--- begin ---

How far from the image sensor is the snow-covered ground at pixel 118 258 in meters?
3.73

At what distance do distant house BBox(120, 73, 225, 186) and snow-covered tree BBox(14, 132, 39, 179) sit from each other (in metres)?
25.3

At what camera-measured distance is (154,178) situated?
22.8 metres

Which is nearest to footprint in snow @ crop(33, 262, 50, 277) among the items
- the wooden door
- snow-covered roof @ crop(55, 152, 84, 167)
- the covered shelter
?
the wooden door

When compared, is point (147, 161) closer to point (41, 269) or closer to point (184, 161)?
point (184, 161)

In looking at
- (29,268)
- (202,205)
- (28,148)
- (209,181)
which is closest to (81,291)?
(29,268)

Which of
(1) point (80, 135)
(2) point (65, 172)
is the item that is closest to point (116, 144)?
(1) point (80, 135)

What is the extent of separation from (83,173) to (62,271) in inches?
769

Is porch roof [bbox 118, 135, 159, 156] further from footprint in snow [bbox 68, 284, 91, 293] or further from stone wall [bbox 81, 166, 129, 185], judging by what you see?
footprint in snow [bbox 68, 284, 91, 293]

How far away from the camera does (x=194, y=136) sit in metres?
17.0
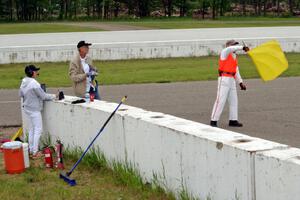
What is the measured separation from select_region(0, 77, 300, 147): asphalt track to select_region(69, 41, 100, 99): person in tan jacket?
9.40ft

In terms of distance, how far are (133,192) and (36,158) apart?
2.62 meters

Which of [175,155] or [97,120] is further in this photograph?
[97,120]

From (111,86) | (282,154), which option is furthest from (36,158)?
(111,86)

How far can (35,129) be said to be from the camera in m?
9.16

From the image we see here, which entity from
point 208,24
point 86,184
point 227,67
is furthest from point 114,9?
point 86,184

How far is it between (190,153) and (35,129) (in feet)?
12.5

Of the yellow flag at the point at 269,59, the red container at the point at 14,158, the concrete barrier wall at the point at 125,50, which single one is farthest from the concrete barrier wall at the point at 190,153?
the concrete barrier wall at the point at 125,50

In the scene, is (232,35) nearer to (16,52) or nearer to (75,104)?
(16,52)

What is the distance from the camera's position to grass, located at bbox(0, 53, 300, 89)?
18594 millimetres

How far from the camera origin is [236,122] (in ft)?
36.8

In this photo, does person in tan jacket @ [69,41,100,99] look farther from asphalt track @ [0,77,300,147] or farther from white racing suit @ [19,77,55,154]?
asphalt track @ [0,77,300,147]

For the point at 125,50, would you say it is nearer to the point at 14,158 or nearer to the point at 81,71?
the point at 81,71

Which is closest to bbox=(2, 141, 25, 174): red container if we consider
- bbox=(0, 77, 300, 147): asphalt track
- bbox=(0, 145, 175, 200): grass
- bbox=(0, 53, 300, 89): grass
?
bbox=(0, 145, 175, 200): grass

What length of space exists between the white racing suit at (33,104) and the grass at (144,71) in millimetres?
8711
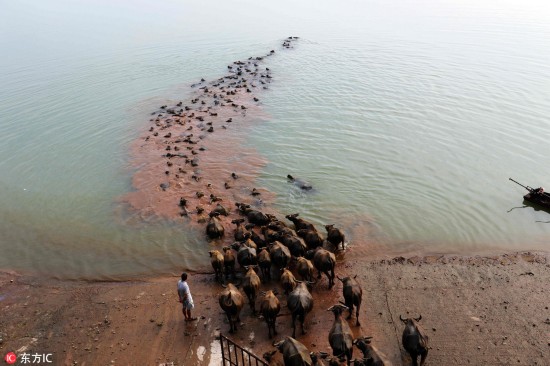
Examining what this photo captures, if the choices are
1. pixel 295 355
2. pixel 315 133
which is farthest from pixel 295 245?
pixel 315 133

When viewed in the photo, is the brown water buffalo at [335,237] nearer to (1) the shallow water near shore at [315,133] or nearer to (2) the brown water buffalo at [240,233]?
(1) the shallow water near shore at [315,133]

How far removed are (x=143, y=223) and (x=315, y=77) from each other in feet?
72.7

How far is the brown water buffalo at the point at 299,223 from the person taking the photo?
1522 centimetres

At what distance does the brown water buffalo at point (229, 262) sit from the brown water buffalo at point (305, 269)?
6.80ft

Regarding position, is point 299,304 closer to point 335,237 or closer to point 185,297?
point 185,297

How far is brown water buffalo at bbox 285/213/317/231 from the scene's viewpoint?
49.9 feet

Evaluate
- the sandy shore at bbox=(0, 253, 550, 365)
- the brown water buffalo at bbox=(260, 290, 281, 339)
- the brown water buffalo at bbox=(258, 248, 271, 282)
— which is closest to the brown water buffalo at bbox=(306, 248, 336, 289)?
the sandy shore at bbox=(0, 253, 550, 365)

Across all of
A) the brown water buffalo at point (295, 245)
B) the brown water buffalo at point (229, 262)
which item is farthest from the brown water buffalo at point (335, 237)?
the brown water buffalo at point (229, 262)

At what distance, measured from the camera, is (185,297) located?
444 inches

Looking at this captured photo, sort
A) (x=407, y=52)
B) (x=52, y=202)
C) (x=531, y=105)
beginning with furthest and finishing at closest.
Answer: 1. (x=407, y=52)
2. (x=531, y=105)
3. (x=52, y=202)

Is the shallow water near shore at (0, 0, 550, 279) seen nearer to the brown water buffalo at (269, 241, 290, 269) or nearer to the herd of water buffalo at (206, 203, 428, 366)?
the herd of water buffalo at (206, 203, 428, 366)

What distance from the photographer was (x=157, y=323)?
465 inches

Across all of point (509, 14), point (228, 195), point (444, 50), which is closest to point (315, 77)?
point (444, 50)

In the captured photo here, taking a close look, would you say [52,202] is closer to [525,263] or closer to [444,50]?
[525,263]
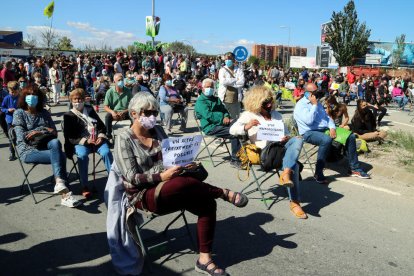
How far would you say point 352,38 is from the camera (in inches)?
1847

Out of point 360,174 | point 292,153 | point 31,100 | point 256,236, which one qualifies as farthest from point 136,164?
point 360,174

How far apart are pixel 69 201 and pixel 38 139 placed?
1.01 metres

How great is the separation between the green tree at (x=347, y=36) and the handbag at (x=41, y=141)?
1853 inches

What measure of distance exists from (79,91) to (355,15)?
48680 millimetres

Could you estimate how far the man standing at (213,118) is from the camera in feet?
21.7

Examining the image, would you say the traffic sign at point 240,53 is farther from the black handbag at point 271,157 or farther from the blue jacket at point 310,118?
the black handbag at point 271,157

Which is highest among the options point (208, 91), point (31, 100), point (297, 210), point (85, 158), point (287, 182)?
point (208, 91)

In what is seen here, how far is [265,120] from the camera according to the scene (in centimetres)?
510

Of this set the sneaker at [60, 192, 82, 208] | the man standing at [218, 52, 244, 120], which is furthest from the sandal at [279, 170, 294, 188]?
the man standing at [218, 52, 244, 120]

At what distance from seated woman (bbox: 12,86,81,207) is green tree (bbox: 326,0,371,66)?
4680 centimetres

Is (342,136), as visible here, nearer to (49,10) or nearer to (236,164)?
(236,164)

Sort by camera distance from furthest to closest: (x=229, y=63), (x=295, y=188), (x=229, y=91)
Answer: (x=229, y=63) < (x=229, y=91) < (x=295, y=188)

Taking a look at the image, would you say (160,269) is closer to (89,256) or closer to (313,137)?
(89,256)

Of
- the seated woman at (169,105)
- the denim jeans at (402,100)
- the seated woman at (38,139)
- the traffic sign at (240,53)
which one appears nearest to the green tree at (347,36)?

--- end ---
--- begin ---

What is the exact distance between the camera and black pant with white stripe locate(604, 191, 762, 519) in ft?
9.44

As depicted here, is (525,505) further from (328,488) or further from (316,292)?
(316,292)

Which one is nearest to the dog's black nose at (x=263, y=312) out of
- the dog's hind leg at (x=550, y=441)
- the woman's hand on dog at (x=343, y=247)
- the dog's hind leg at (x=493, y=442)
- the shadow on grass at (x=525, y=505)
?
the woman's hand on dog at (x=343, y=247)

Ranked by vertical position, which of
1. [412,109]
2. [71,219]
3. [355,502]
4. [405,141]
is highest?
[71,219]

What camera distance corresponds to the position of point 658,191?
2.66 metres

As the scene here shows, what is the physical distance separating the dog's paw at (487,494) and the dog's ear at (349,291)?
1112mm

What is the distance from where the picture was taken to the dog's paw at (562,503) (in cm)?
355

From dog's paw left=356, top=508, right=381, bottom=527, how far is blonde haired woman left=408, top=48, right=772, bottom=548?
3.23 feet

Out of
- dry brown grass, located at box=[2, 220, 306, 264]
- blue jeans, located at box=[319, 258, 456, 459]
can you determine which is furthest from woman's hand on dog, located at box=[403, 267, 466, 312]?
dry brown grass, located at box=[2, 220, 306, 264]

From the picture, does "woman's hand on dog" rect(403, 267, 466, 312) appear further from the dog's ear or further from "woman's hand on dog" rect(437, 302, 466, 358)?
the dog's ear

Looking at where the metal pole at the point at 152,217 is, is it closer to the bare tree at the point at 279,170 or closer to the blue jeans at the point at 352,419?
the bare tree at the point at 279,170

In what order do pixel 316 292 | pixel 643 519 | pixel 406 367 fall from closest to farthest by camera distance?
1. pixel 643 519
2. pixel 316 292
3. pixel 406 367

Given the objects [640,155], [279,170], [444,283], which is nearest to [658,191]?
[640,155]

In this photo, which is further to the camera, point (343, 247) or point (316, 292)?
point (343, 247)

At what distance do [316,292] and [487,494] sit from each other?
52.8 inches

--- end ---

## Aim of the exercise
How many lines of the data above contain the word "image"? Reply with the number alone.

## Output of the task
4